Sometimes in supervision I have found cultural competence a bit like politics – often a loaded topic, not easily raised without generating strong feelings. Discussing bi-culturalism and cultural competence as it relates to professional development (for instance when exploring goals for occupational therapy e-portfolios) can find me and my supervisees on the defensive. Of course we consider our client’s culture when we meet with them. We are respectful of customs such as taking off our shoes at the door, greetings and important beliefs. We consider our clients with a holistic view to their culture and traditions. So why might we feel a niggle of defensiveness when asked to demonstrate continuing competence in this area? Does it need to be this loaded?
In the book “Cultural Safety in Aotearoa New Zealand” 2015, edited by Dianne Wepa, I found reference to a paper presented by M. Durie about the issue of cultural competence and medical practice in New Zealand. Durie explains the difference between cultural safety and cultural competence. “Cultural competence focuses on the capacity of the health worker to improve health status by integrating culture into the clinical context. ..Recognition of culture is not by itself sufficient rationale … instead the point of the exercise is to maximise gains from a health intervention when the parties are from different cultures.”

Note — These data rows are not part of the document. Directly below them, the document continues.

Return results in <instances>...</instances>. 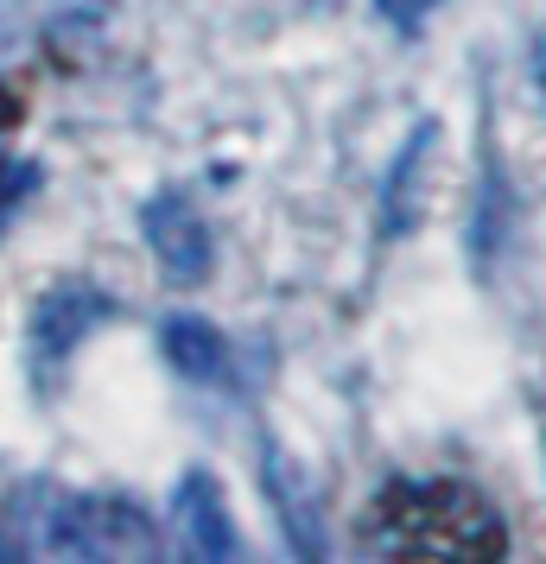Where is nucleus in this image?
<instances>
[{
    "label": "nucleus",
    "instance_id": "nucleus-11",
    "mask_svg": "<svg viewBox=\"0 0 546 564\" xmlns=\"http://www.w3.org/2000/svg\"><path fill=\"white\" fill-rule=\"evenodd\" d=\"M534 83H540V102H546V32L534 39Z\"/></svg>",
    "mask_w": 546,
    "mask_h": 564
},
{
    "label": "nucleus",
    "instance_id": "nucleus-6",
    "mask_svg": "<svg viewBox=\"0 0 546 564\" xmlns=\"http://www.w3.org/2000/svg\"><path fill=\"white\" fill-rule=\"evenodd\" d=\"M108 317H115V299H108V292H96V285H83V280L52 285V292L32 305V356L64 361L83 336L103 330Z\"/></svg>",
    "mask_w": 546,
    "mask_h": 564
},
{
    "label": "nucleus",
    "instance_id": "nucleus-4",
    "mask_svg": "<svg viewBox=\"0 0 546 564\" xmlns=\"http://www.w3.org/2000/svg\"><path fill=\"white\" fill-rule=\"evenodd\" d=\"M260 495H267V508H274V527H280V539H287L292 558H324V552H331L312 482H306L299 457H287V444H280L274 432L260 437Z\"/></svg>",
    "mask_w": 546,
    "mask_h": 564
},
{
    "label": "nucleus",
    "instance_id": "nucleus-3",
    "mask_svg": "<svg viewBox=\"0 0 546 564\" xmlns=\"http://www.w3.org/2000/svg\"><path fill=\"white\" fill-rule=\"evenodd\" d=\"M172 539H179L184 558H204V564H235L248 552L229 513V495L210 469H184L179 488H172Z\"/></svg>",
    "mask_w": 546,
    "mask_h": 564
},
{
    "label": "nucleus",
    "instance_id": "nucleus-8",
    "mask_svg": "<svg viewBox=\"0 0 546 564\" xmlns=\"http://www.w3.org/2000/svg\"><path fill=\"white\" fill-rule=\"evenodd\" d=\"M159 356L172 361V375H184L191 387H223L229 381V336L216 330L197 311H172L159 324Z\"/></svg>",
    "mask_w": 546,
    "mask_h": 564
},
{
    "label": "nucleus",
    "instance_id": "nucleus-1",
    "mask_svg": "<svg viewBox=\"0 0 546 564\" xmlns=\"http://www.w3.org/2000/svg\"><path fill=\"white\" fill-rule=\"evenodd\" d=\"M363 539L382 558L495 564L508 558V520L470 482H382L363 513Z\"/></svg>",
    "mask_w": 546,
    "mask_h": 564
},
{
    "label": "nucleus",
    "instance_id": "nucleus-5",
    "mask_svg": "<svg viewBox=\"0 0 546 564\" xmlns=\"http://www.w3.org/2000/svg\"><path fill=\"white\" fill-rule=\"evenodd\" d=\"M140 235H147V248H153V260L165 267V280H204L210 260H216V248H210V223L197 216V204L184 197V191H159V197H147V209H140Z\"/></svg>",
    "mask_w": 546,
    "mask_h": 564
},
{
    "label": "nucleus",
    "instance_id": "nucleus-10",
    "mask_svg": "<svg viewBox=\"0 0 546 564\" xmlns=\"http://www.w3.org/2000/svg\"><path fill=\"white\" fill-rule=\"evenodd\" d=\"M432 7H439V0H375V13H382L388 26H400V32H419Z\"/></svg>",
    "mask_w": 546,
    "mask_h": 564
},
{
    "label": "nucleus",
    "instance_id": "nucleus-7",
    "mask_svg": "<svg viewBox=\"0 0 546 564\" xmlns=\"http://www.w3.org/2000/svg\"><path fill=\"white\" fill-rule=\"evenodd\" d=\"M432 147H439V121L426 115V121H414V133L400 140V153H394V165H388V184H382V204H375L382 241L414 235V223H419V172H426Z\"/></svg>",
    "mask_w": 546,
    "mask_h": 564
},
{
    "label": "nucleus",
    "instance_id": "nucleus-9",
    "mask_svg": "<svg viewBox=\"0 0 546 564\" xmlns=\"http://www.w3.org/2000/svg\"><path fill=\"white\" fill-rule=\"evenodd\" d=\"M502 241H508V178H502V165L495 153H483V184H477V216H470V260H477V273L502 254Z\"/></svg>",
    "mask_w": 546,
    "mask_h": 564
},
{
    "label": "nucleus",
    "instance_id": "nucleus-2",
    "mask_svg": "<svg viewBox=\"0 0 546 564\" xmlns=\"http://www.w3.org/2000/svg\"><path fill=\"white\" fill-rule=\"evenodd\" d=\"M13 539H26V552L52 558H159V527L153 513L128 495H71L52 482H26L7 513Z\"/></svg>",
    "mask_w": 546,
    "mask_h": 564
}]
</instances>
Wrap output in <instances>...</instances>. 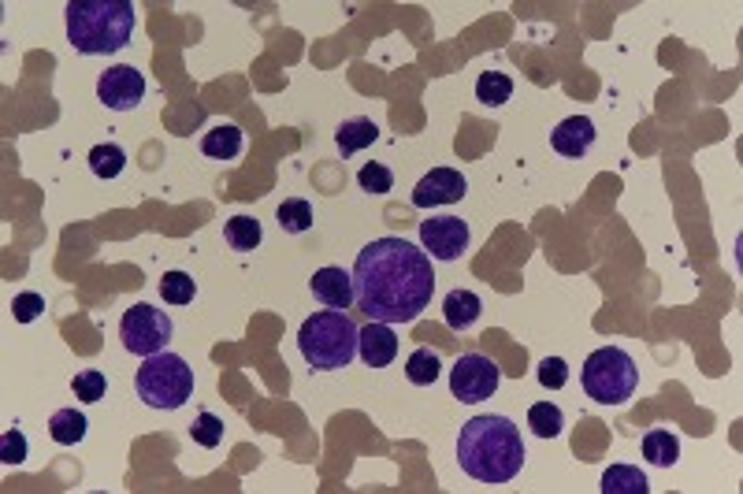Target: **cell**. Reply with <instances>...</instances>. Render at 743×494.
I'll list each match as a JSON object with an SVG mask.
<instances>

That statement lead me to wonder if exploring our cultural competency in our practice needs to be so complex. As health and social service practitioners isn’t it already an integral part of our professional growth to continually improve our practice and knowledge? Do we get defensive when asked about our knowledge in a field of practice we are not experienced in, or are we able to recognise and acknowledge we are still learning? Can we take that approach with cultural competence, that of the willing, open learner?
When we turn our attention to how we can demonstrate cultural competence and how we can grow our skills, a logical point to start for me is to consider how I learn best. Are you aware of your own preferred learning style? Are you a visual, auditory, kinesthetic learner or a mix, social or solitary? Seems like a topic for a future blog.
Some ideas for professional development activities include: reading on the topic of bi-culturalism, or New Zealand history (eg Michael King, The Penguin History of New Zealand), reflecting on a client case using a reflective model, researching cultural models (Te Whare Tapa Wha, or The Kawa model – Occupational Therapy), IRL (in real life) experiences such as a Treaty of Waitangi course or marae visit, a Le Va course (great resources on Pacific Island culture), joint visiting alongside a colleague with more cultural experience and reflecting afterwards. Creating a survey (mindful of cultural barriers to responding).
My instinct is that if we approach our cultural competency as another area for ongoing learning and another tool to improve the health outcome for our clients it may become less loaded.